Hui-Jin Sung showed that the lipid solubility of local anesthetics plays the main role in determining the potency of vasoconstriction induced by local anesthetics at low doses. The disturbing effect of local anesthetics on membrane and lipid solubility associates with the potency of local anesthetics. Transient receptor potential canonical channels are supposed to be involved in determining entry over calcium or sodium channels, which are modulated by cell membrane lipids and anesthetics. The vasoconstriction due to low-dose local anesthetics seems to be essentially dependent on calcium influx over calcium channels (12, 20). A study by GulenGuler et al. showed that the use of intravenous dexmedetomidine can be effective in controlling erection in urinary tract surgery (8). In another study conducted by Ayenayli et al., the use of epidural catheters with a caudal block had a good effect on erection prevention (7). In another study performed by Sengezer et al. investigating epidural catheter insertion and continuous infusion of fentanyl and bupivacaine compared to the group without a catheter, erection did not occur in the group with an epidural catheter, and using this method was recommended to prevent this problem (16). In our study, during the entire seven days of the study, in the first group, 13 erections occurred, including complete and partial erections, amounting to 0.87 per person (Table 2).
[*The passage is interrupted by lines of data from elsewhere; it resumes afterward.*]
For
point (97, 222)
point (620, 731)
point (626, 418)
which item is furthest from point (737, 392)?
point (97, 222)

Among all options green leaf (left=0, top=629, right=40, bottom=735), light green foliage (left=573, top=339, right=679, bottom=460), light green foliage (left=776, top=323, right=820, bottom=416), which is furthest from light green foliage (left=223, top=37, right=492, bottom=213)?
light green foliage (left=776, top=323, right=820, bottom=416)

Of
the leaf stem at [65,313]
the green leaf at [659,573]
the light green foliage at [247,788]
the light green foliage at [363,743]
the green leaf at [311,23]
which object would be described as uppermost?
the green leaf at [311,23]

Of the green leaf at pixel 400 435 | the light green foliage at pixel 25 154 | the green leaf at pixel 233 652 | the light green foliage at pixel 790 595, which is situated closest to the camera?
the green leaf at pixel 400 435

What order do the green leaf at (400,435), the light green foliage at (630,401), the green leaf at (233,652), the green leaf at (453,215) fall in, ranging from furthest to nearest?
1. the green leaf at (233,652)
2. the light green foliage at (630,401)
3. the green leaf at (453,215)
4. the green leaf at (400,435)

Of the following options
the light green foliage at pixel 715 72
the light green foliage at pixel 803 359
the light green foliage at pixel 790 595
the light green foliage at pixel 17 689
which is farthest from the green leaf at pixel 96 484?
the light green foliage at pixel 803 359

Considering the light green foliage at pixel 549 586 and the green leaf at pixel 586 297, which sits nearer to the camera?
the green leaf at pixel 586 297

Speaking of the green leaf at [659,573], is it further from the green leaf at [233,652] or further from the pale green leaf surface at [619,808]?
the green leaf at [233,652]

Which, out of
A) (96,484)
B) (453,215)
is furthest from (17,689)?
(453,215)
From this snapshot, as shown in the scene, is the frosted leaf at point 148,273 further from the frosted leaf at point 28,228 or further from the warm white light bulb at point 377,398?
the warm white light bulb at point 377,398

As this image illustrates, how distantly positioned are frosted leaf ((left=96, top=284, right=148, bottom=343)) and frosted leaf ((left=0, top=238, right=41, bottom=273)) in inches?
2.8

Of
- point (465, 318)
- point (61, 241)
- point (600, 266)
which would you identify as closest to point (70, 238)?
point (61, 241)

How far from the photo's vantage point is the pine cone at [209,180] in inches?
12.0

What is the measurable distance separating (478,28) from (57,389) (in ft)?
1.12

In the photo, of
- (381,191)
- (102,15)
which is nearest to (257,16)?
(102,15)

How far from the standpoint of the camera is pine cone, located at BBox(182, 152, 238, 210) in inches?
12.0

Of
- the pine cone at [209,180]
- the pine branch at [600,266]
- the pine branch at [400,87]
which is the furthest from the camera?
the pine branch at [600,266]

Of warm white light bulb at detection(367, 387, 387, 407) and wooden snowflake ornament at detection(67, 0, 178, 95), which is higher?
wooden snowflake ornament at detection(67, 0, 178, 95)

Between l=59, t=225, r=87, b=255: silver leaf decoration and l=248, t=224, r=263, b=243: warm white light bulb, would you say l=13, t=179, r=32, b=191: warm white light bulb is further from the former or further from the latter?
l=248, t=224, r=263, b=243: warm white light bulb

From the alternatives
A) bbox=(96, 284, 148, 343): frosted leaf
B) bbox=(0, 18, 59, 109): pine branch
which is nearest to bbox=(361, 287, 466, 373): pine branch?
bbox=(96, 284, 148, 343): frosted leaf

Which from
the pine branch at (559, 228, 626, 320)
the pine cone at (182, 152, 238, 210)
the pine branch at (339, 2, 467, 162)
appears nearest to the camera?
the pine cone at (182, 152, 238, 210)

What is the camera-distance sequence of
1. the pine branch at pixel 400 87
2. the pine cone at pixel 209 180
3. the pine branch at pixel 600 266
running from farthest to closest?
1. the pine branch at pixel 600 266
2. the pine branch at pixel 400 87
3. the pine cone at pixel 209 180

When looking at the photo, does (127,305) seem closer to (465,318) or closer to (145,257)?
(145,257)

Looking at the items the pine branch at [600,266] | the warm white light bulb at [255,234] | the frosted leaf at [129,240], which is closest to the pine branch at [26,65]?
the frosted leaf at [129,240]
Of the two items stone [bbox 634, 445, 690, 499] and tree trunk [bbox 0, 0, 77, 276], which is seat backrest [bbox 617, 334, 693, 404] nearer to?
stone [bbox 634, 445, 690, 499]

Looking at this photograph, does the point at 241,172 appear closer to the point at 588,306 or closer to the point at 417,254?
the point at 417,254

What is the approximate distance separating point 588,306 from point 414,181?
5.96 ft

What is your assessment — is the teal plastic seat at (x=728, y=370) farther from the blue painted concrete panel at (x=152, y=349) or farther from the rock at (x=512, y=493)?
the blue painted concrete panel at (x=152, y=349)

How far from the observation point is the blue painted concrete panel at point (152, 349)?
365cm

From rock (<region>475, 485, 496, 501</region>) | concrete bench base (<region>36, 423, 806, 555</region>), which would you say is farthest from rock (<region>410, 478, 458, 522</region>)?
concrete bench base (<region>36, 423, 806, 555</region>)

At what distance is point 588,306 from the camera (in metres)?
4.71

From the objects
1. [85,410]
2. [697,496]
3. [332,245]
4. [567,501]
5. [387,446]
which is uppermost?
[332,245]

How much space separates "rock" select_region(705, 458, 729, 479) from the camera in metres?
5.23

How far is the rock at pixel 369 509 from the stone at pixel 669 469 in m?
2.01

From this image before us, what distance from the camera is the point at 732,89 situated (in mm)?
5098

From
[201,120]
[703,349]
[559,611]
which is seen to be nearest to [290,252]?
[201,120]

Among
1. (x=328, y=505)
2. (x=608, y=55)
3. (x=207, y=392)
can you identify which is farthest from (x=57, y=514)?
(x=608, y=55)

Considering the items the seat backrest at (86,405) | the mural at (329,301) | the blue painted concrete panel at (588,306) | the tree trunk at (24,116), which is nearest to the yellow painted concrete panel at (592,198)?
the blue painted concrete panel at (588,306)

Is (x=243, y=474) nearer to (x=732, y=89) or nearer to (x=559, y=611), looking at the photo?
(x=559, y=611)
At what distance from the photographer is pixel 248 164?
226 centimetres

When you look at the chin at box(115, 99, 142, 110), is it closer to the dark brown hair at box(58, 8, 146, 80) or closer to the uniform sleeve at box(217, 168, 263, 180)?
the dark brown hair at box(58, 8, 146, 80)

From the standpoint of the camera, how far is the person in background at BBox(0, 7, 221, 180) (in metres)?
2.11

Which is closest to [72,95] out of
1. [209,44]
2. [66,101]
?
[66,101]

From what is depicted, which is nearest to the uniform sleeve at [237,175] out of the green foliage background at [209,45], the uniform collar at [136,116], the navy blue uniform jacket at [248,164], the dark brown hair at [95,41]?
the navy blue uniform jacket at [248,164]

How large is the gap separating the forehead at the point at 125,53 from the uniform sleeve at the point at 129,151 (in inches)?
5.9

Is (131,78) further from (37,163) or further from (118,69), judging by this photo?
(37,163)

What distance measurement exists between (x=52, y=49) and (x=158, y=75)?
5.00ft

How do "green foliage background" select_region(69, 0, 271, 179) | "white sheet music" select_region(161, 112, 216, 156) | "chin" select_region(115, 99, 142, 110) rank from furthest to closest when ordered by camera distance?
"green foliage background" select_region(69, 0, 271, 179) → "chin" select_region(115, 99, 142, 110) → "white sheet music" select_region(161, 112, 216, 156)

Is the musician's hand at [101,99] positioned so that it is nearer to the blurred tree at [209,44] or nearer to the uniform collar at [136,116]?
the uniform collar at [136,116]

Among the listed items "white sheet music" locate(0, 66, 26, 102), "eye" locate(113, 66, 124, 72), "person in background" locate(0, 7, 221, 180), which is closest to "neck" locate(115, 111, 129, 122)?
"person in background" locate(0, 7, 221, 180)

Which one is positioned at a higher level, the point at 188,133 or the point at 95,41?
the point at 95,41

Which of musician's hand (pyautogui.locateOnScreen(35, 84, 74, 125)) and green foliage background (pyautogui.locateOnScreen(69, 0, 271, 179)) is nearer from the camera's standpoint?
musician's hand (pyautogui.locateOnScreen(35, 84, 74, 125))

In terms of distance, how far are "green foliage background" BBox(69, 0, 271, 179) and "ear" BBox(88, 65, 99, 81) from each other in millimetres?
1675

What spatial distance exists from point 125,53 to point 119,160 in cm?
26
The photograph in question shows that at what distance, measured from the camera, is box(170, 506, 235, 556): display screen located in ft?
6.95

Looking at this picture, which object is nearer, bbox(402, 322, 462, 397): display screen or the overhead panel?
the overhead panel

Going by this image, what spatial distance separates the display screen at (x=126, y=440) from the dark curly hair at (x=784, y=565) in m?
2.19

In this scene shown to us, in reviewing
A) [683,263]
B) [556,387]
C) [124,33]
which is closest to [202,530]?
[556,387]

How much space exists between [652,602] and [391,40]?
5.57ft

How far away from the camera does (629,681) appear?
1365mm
Erection episodes in the ROP group during seven days was 18, amounting to 1.2 per person, and in the control group, it was 42, i.e., 2.8 per person.

The results of Poisson regression analysis showed that the number of erections in the control group was 2.7 times the number of erections in the DEX group (P-value = 0.03) (Table 2). Erection in the control group was 2.1 times erection in the ROP group (P-value = 0.04). The number of erections was 0.23 more in the ROP group than in the DEX group, but there was no statistically significant difference between the DEX group and the ROP group at the 0.05 level (Table 2). These data showed that the erection occurrence significantly decreased in patients with a continuous epidural infusion of dexmedetomidine and ropivacaine, and they were both less than in patients with only oral medications.

The α2 agonist-induced vasoconstriction and calcium channels modulating effect of ropivacaine may be the main mechanisms of erection prevention with these medications, and they can be used to prevent postoperative erection after urologic reconstructive surgeries. According to the data obtained in this study, dexmedetomidine seems to have a significant effect on erection prevention after genito-urinary reconstructive surgery. Considering that even a single erection episode after reconstructive surgery can lead to wound dehiscence and surgical failure, as well as the need for reoperation and imposing additional costs on patients, epidural dexmedetomidine infusion is recommended for the postoperative period to be effective to prevent erection in these patients. More studies are also recommended on the efficacy of dexmedetomidine for erection in these patients (larger sample sizes and by combining dexmedetomidine with other medications) to minimize the possibility of erection occurrence after reconstructive urethral surgery.